As much as they could, they tried to remove the trash that had fallen or been thrown into the pit, the beer cans and the human vomit and excrement. Minutes, then an hour, went by as they worked. The sun inched higher. The mechanic tapped his way to his conclusion, the start of the tractor engine. As Frank had wanted, the marsh changed gradually into a restored site, what Frank referred to as his fortification.

The scholars and the mechanic gradually faced each other across a dead area, land heavy with tire ruts and debris from the fire, on one side of the area the sharp bulldozer blade, on the other, a battle line of white twine and wooden stakes.

 

Chapter 20

 

 

Then, the morning silence was broken with the grinding clatter of the large yellow bulldozer as its diesel engine started up and signaled the beginning of the challenge. Frank watched as choking puffs of black diesel smoke infiltrated the green leaves of the trees around the tractor. Then the operator straddled the driver’s seat and the big machine made the soil tremble, sending ripples into even the small pools of water in the pit.

The tractor did not come towards the site. Instead the driver turned the machine and began smashing the small trees and bushes, twisting and tearing from where it had rested. He drove across the lawn towards the blackened farmhouse ruin.

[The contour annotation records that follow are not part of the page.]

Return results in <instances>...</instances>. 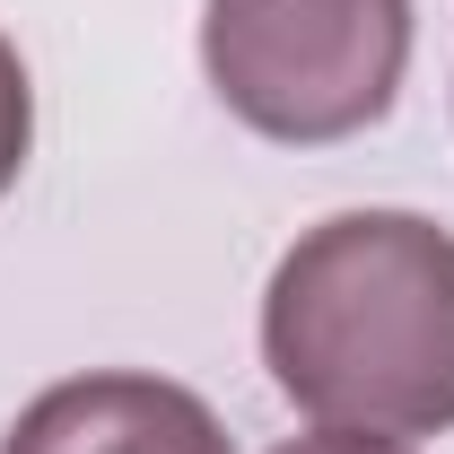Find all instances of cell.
Returning a JSON list of instances; mask_svg holds the SVG:
<instances>
[{
    "label": "cell",
    "instance_id": "5",
    "mask_svg": "<svg viewBox=\"0 0 454 454\" xmlns=\"http://www.w3.org/2000/svg\"><path fill=\"white\" fill-rule=\"evenodd\" d=\"M280 454H402L394 437H358V428H333V437H297V446Z\"/></svg>",
    "mask_w": 454,
    "mask_h": 454
},
{
    "label": "cell",
    "instance_id": "3",
    "mask_svg": "<svg viewBox=\"0 0 454 454\" xmlns=\"http://www.w3.org/2000/svg\"><path fill=\"white\" fill-rule=\"evenodd\" d=\"M0 454H236L210 402L167 376H70L35 394Z\"/></svg>",
    "mask_w": 454,
    "mask_h": 454
},
{
    "label": "cell",
    "instance_id": "2",
    "mask_svg": "<svg viewBox=\"0 0 454 454\" xmlns=\"http://www.w3.org/2000/svg\"><path fill=\"white\" fill-rule=\"evenodd\" d=\"M201 61L262 140H349L402 88L411 0H210Z\"/></svg>",
    "mask_w": 454,
    "mask_h": 454
},
{
    "label": "cell",
    "instance_id": "1",
    "mask_svg": "<svg viewBox=\"0 0 454 454\" xmlns=\"http://www.w3.org/2000/svg\"><path fill=\"white\" fill-rule=\"evenodd\" d=\"M262 358L324 428H454V236L411 210H340L306 227L262 297Z\"/></svg>",
    "mask_w": 454,
    "mask_h": 454
},
{
    "label": "cell",
    "instance_id": "4",
    "mask_svg": "<svg viewBox=\"0 0 454 454\" xmlns=\"http://www.w3.org/2000/svg\"><path fill=\"white\" fill-rule=\"evenodd\" d=\"M27 140H35V97H27V61L9 53V35H0V192L18 184V167H27Z\"/></svg>",
    "mask_w": 454,
    "mask_h": 454
}]
</instances>
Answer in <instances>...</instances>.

The operator, his face intent, directed this noisy rampage, a precise, non-feeling, non-emotional, non-caring charge. With a few twists of his fingers on the steering arms, he shifted and adjusted the tractor’s direction until the machine crawled steadily toward the house, some of its beams already shaking from the tremors in the land. Mice and other small animals appeared standing up from the grass, looking quickly and fleeing before those great metal tracks and the acrid smoke.